:: Records supplied
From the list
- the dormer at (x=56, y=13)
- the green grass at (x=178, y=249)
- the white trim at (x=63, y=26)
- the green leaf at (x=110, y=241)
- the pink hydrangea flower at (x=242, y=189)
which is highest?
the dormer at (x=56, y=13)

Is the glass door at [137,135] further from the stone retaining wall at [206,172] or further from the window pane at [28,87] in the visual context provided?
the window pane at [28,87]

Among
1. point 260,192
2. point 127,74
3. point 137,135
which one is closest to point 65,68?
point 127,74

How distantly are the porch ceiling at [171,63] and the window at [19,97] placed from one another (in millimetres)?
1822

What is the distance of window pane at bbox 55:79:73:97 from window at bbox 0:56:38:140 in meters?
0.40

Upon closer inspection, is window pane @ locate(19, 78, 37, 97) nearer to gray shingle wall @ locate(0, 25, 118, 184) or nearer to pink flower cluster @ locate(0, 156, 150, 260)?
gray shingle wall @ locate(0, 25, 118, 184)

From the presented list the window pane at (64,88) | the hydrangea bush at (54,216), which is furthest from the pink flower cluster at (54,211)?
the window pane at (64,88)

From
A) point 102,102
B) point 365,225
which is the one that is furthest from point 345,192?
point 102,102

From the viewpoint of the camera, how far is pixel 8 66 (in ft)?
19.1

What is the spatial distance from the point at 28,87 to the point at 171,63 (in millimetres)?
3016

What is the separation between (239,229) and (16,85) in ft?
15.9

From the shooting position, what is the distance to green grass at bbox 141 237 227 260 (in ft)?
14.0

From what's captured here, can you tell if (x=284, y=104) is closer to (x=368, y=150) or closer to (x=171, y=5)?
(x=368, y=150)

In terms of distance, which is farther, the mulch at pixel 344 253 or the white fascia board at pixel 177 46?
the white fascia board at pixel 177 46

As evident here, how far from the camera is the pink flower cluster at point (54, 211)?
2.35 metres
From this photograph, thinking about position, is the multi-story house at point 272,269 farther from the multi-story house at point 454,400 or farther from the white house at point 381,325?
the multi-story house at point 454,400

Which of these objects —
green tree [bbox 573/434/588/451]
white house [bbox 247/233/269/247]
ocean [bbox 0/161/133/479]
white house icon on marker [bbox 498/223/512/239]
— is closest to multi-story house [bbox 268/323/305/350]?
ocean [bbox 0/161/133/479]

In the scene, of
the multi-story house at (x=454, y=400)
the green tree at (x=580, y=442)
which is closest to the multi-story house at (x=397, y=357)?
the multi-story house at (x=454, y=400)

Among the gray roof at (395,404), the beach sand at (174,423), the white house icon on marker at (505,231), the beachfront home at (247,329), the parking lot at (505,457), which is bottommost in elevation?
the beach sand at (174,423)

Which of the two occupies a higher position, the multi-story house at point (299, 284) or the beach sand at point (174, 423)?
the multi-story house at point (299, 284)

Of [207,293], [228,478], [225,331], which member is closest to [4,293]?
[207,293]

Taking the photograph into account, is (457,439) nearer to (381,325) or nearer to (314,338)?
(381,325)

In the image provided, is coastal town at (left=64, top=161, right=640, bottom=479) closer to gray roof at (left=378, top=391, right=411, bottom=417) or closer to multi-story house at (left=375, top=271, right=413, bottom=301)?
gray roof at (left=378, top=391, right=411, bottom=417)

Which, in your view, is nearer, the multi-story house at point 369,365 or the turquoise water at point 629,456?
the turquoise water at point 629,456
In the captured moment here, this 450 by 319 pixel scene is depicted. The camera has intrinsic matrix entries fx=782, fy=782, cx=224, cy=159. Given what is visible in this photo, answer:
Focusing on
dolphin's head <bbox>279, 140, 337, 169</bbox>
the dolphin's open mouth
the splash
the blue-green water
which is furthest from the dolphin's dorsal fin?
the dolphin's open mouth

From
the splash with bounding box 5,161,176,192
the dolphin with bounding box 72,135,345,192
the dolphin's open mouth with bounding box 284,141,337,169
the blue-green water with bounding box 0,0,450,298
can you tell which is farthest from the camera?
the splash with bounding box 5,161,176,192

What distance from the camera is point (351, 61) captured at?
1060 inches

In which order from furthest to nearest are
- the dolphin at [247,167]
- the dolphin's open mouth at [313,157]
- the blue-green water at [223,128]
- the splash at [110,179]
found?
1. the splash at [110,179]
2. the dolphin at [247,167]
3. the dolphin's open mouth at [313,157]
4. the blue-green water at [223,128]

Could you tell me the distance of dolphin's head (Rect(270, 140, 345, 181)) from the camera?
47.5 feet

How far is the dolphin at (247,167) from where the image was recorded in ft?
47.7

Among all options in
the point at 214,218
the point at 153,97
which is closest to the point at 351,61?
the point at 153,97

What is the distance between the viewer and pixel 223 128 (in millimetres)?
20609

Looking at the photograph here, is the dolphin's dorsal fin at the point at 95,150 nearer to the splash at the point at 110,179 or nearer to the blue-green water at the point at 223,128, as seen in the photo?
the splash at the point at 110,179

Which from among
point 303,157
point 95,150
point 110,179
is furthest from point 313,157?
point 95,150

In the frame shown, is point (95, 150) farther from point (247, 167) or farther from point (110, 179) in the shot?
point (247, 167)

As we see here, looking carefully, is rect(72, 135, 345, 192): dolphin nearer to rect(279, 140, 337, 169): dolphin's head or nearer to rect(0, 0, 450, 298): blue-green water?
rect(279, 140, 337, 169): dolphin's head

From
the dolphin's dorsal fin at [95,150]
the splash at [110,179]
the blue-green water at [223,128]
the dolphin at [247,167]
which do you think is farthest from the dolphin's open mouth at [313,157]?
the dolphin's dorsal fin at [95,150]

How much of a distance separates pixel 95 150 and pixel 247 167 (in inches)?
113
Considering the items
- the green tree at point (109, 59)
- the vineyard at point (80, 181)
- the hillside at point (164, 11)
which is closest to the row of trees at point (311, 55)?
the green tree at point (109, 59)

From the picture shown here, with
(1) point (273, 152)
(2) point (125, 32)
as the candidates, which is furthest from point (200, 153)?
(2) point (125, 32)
::::
■ Exercise requirements ■
Nothing in the listing may be changed; retype it all exactly.

■ Solution ■
From the list
- the dormer at (x=56, y=13)
- the green grass at (x=178, y=249)
- the white trim at (x=63, y=26)
- the green leaf at (x=110, y=241)
- the pink hydrangea flower at (x=242, y=189)
which is highest?
the dormer at (x=56, y=13)

Is the glass door at [137,135] further from the stone retaining wall at [206,172] or further from the window pane at [28,87] in the visual context provided?
the window pane at [28,87]

Among
1. point 260,192
2. point 127,74
3. point 137,135
which one is closest to point 65,68?
point 127,74

How distantly are the porch ceiling at [171,63] and the window at [19,97] placed from one another (in millimetres)?
1822

What is the distance of window pane at bbox 55:79:73:97 from window at bbox 0:56:38:140 in meters?
0.40

Upon closer inspection, is window pane @ locate(19, 78, 37, 97) nearer to gray shingle wall @ locate(0, 25, 118, 184) or nearer to pink flower cluster @ locate(0, 156, 150, 260)?
gray shingle wall @ locate(0, 25, 118, 184)

From the presented list the window pane at (64,88) | the hydrangea bush at (54,216), which is furthest from the pink flower cluster at (54,211)?
the window pane at (64,88)

From
A) point 102,102
B) point 365,225
which is the one that is furthest from point 345,192?
point 102,102

From the viewpoint of the camera, how far is pixel 8 66 (in ft)?
19.1

What is the spatial distance from the point at 28,87 to the point at 171,63 (in millimetres)?
3016

What is the separation between (239,229) and (16,85) in ft?
15.9

From the shooting position, what is the distance to green grass at bbox 141 237 227 260 (in ft)?
14.0

From what's captured here, can you tell if (x=284, y=104) is closer to (x=368, y=150) or closer to (x=171, y=5)?
(x=368, y=150)

In terms of distance, which is farther, the mulch at pixel 344 253 or the white fascia board at pixel 177 46?
the white fascia board at pixel 177 46

As evident here, how far from the camera is the pink flower cluster at point (54, 211)?
2.35 metres
From this photograph, thinking about position, is the multi-story house at point 272,269 farther from the multi-story house at point 454,400 or farther from the white house at point 381,325?
the multi-story house at point 454,400

Which of these objects —
green tree [bbox 573/434/588/451]
white house [bbox 247/233/269/247]
ocean [bbox 0/161/133/479]
white house icon on marker [bbox 498/223/512/239]
— is closest to multi-story house [bbox 268/323/305/350]?
ocean [bbox 0/161/133/479]

In the scene, of
the multi-story house at (x=454, y=400)
the green tree at (x=580, y=442)
which is closest to the multi-story house at (x=397, y=357)?
the multi-story house at (x=454, y=400)

Among the gray roof at (395,404), the beach sand at (174,423), the white house icon on marker at (505,231), the beachfront home at (247,329), the parking lot at (505,457), which is bottommost in elevation?
the beach sand at (174,423)

Which of the two occupies a higher position, the multi-story house at point (299, 284) or the beach sand at point (174, 423)?
the multi-story house at point (299, 284)

Of [207,293], [228,478], [225,331], which member is closest to [4,293]?
[207,293]

Taking the photograph into account, is (457,439) nearer to (381,325) or nearer to (314,338)?
(381,325)

In the image provided, is coastal town at (left=64, top=161, right=640, bottom=479) closer to gray roof at (left=378, top=391, right=411, bottom=417) or closer to multi-story house at (left=375, top=271, right=413, bottom=301)?
gray roof at (left=378, top=391, right=411, bottom=417)

Which, in your view, is nearer, the multi-story house at point 369,365 or the turquoise water at point 629,456?
the turquoise water at point 629,456
In the captured moment here, this 450 by 319 pixel scene is depicted. The camera has intrinsic matrix entries fx=782, fy=782, cx=224, cy=159. Given what is visible in this photo, answer:
Focusing on
dolphin's head <bbox>279, 140, 337, 169</bbox>
the dolphin's open mouth
the splash
the blue-green water
which is furthest from the dolphin's dorsal fin?
the dolphin's open mouth

From
the splash with bounding box 5,161,176,192
the dolphin with bounding box 72,135,345,192
the dolphin's open mouth with bounding box 284,141,337,169
the blue-green water with bounding box 0,0,450,298
can you tell which is farthest from the camera?
the splash with bounding box 5,161,176,192

What distance from the camera is point (351, 61) captured at?
1060 inches

In which order from furthest to nearest are
- the dolphin at [247,167]
- the dolphin's open mouth at [313,157]
- the blue-green water at [223,128]
- the splash at [110,179]
found?
1. the splash at [110,179]
2. the dolphin at [247,167]
3. the dolphin's open mouth at [313,157]
4. the blue-green water at [223,128]

Could you tell me the distance of dolphin's head (Rect(270, 140, 345, 181)) from the camera?
47.5 feet

How far is the dolphin at (247,167) from where the image was recorded in ft?
47.7

Among all options in
the point at 214,218
the point at 153,97
which is closest to the point at 351,61?
the point at 153,97

What is the distance between the viewer and pixel 223 128 (in millimetres)?
20609

Looking at the photograph here, is the dolphin's dorsal fin at the point at 95,150 nearer to the splash at the point at 110,179 or nearer to the blue-green water at the point at 223,128, as seen in the photo?
the splash at the point at 110,179

Which from among
point 303,157
point 95,150
point 110,179
is furthest from point 313,157?
point 95,150

In the frame shown, is point (95, 150) farther from point (247, 167) or farther from point (110, 179) in the shot?
point (247, 167)

As we see here, looking carefully, is rect(72, 135, 345, 192): dolphin nearer to rect(279, 140, 337, 169): dolphin's head or nearer to rect(0, 0, 450, 298): blue-green water?
rect(279, 140, 337, 169): dolphin's head

From
the dolphin's dorsal fin at [95,150]
the splash at [110,179]
the blue-green water at [223,128]
the dolphin at [247,167]
which do you think is farthest from the dolphin's open mouth at [313,157]?
the dolphin's dorsal fin at [95,150]

How much of a distance separates pixel 95 150 and pixel 247 167 (in inches)?
113
Considering the items
- the green tree at point (109, 59)
- the vineyard at point (80, 181)
- the hillside at point (164, 11)
which is closest to the row of trees at point (311, 55)?
the green tree at point (109, 59)

From the picture shown here, with
(1) point (273, 152)
(2) point (125, 32)
as the candidates, which is furthest from point (200, 153)?
(2) point (125, 32)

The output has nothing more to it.